■ Direction ■
Reproduce the material below verbatim, starting at its first line and continuing through the line that contains "Return results in", with both ends included.

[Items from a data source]
-*-*-

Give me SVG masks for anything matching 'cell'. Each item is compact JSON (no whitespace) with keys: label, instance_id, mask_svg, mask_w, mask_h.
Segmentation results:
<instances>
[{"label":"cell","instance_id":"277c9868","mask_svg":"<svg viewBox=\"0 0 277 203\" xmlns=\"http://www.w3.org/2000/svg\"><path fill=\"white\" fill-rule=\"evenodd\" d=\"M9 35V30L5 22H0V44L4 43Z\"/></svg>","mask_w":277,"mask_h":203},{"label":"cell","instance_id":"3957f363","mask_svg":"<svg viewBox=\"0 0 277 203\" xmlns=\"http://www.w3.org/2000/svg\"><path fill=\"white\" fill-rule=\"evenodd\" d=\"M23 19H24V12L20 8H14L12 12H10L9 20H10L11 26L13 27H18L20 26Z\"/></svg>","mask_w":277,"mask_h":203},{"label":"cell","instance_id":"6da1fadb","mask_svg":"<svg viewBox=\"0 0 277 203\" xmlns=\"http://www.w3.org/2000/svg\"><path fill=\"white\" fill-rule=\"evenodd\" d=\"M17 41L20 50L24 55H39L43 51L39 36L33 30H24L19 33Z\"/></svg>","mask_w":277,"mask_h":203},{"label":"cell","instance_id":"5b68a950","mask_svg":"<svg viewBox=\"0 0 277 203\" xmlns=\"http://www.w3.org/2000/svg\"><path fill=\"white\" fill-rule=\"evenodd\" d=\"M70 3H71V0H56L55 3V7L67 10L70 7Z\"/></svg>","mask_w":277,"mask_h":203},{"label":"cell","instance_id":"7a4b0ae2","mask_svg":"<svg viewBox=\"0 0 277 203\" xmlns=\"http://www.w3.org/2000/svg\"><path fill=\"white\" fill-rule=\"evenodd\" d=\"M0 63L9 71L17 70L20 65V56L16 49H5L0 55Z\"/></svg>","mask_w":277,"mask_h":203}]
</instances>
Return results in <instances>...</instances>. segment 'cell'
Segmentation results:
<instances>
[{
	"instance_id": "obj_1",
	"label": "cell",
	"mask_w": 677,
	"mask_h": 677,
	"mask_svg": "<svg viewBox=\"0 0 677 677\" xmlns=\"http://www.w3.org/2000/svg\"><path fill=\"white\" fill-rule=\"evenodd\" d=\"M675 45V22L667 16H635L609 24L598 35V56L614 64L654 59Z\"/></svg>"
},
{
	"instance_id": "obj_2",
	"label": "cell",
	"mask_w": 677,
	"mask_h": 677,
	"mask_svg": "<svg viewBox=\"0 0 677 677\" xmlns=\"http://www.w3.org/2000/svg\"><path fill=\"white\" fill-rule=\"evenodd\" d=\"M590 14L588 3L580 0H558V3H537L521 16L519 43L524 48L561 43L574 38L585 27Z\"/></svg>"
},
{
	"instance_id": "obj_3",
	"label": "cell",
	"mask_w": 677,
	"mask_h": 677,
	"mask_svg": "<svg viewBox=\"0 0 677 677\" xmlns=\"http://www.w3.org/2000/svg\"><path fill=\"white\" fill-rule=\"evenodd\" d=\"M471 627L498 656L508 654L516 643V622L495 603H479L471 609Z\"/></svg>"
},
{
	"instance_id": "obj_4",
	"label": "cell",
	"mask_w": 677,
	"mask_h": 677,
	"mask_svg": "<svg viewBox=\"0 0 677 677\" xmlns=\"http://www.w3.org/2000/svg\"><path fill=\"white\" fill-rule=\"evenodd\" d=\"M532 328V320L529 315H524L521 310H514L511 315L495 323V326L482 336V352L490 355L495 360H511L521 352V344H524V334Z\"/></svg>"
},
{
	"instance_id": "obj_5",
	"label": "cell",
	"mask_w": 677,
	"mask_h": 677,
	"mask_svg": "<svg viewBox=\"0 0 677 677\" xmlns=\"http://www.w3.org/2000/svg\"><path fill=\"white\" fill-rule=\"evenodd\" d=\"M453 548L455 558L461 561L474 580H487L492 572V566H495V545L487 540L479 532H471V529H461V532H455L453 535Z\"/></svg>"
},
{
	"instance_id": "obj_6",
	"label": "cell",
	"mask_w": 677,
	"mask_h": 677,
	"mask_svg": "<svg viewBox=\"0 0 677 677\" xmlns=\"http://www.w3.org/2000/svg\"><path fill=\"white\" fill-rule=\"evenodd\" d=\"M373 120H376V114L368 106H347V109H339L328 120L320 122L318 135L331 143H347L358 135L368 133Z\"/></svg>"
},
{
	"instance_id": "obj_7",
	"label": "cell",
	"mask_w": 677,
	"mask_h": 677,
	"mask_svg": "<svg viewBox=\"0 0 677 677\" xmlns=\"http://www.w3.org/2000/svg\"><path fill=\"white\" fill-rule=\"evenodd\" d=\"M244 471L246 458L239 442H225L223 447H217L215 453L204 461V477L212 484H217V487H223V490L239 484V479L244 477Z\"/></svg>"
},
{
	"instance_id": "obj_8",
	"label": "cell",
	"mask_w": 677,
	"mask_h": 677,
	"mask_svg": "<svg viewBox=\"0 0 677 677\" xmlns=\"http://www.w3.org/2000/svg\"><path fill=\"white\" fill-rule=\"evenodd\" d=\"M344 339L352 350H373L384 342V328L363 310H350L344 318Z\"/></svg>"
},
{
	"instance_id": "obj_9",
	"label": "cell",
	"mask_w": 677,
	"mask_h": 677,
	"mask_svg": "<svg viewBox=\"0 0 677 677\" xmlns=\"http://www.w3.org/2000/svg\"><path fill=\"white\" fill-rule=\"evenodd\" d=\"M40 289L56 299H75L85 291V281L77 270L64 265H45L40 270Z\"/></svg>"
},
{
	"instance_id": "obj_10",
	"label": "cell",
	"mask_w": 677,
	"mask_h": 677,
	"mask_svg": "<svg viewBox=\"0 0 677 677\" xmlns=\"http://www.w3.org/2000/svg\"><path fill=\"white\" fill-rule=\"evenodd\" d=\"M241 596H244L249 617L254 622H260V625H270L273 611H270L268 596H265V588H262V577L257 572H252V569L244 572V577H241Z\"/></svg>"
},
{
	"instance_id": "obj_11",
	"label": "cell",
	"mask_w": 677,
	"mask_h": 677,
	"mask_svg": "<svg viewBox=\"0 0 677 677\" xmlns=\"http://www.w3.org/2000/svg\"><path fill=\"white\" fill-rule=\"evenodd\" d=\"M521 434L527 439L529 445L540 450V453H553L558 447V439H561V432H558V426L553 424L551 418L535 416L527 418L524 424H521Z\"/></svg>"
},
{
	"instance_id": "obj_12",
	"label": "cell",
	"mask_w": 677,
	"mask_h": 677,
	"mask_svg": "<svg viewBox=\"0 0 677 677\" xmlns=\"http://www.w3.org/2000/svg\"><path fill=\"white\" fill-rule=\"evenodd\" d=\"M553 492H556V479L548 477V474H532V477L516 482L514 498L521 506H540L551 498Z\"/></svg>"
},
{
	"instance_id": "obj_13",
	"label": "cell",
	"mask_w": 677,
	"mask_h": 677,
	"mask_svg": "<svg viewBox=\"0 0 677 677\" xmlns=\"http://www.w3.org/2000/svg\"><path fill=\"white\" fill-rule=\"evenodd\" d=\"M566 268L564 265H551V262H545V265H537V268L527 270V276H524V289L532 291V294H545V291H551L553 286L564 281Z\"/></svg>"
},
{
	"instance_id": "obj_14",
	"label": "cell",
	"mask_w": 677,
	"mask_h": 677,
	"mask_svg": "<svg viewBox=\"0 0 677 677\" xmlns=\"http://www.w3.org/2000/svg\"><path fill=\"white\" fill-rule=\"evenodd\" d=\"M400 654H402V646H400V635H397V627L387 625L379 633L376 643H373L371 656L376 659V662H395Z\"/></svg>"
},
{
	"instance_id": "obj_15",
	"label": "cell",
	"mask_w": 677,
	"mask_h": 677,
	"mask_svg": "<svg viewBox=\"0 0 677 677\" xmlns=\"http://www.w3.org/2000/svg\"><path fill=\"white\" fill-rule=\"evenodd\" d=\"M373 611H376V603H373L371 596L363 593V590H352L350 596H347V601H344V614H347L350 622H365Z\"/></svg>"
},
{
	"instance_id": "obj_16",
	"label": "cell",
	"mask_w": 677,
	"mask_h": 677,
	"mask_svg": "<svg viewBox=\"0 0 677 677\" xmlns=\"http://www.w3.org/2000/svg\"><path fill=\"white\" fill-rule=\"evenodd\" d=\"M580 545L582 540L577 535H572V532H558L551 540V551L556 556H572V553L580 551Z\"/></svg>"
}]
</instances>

-*-*-

■ Exercise solution ■
Give me SVG masks for anything matching 'cell'. Each item is compact JSON (no whitespace) with keys: label, instance_id, mask_svg, mask_w, mask_h.
Segmentation results:
<instances>
[{"label":"cell","instance_id":"277c9868","mask_svg":"<svg viewBox=\"0 0 277 203\" xmlns=\"http://www.w3.org/2000/svg\"><path fill=\"white\" fill-rule=\"evenodd\" d=\"M9 35V30L5 22H0V44L4 43Z\"/></svg>","mask_w":277,"mask_h":203},{"label":"cell","instance_id":"3957f363","mask_svg":"<svg viewBox=\"0 0 277 203\" xmlns=\"http://www.w3.org/2000/svg\"><path fill=\"white\" fill-rule=\"evenodd\" d=\"M23 19H24V12L20 8H14L12 12H10L9 20H10L11 26L13 27H18L20 26Z\"/></svg>","mask_w":277,"mask_h":203},{"label":"cell","instance_id":"6da1fadb","mask_svg":"<svg viewBox=\"0 0 277 203\" xmlns=\"http://www.w3.org/2000/svg\"><path fill=\"white\" fill-rule=\"evenodd\" d=\"M17 41L20 50L24 55H39L43 51L39 36L33 30H24L19 33Z\"/></svg>","mask_w":277,"mask_h":203},{"label":"cell","instance_id":"5b68a950","mask_svg":"<svg viewBox=\"0 0 277 203\" xmlns=\"http://www.w3.org/2000/svg\"><path fill=\"white\" fill-rule=\"evenodd\" d=\"M70 3H71V0H56L55 3V7L67 10L70 7Z\"/></svg>","mask_w":277,"mask_h":203},{"label":"cell","instance_id":"7a4b0ae2","mask_svg":"<svg viewBox=\"0 0 277 203\" xmlns=\"http://www.w3.org/2000/svg\"><path fill=\"white\" fill-rule=\"evenodd\" d=\"M0 63L9 71L17 70L20 65V56L16 49H5L0 55Z\"/></svg>","mask_w":277,"mask_h":203}]
</instances>
Return results in <instances>...</instances>. segment 'cell'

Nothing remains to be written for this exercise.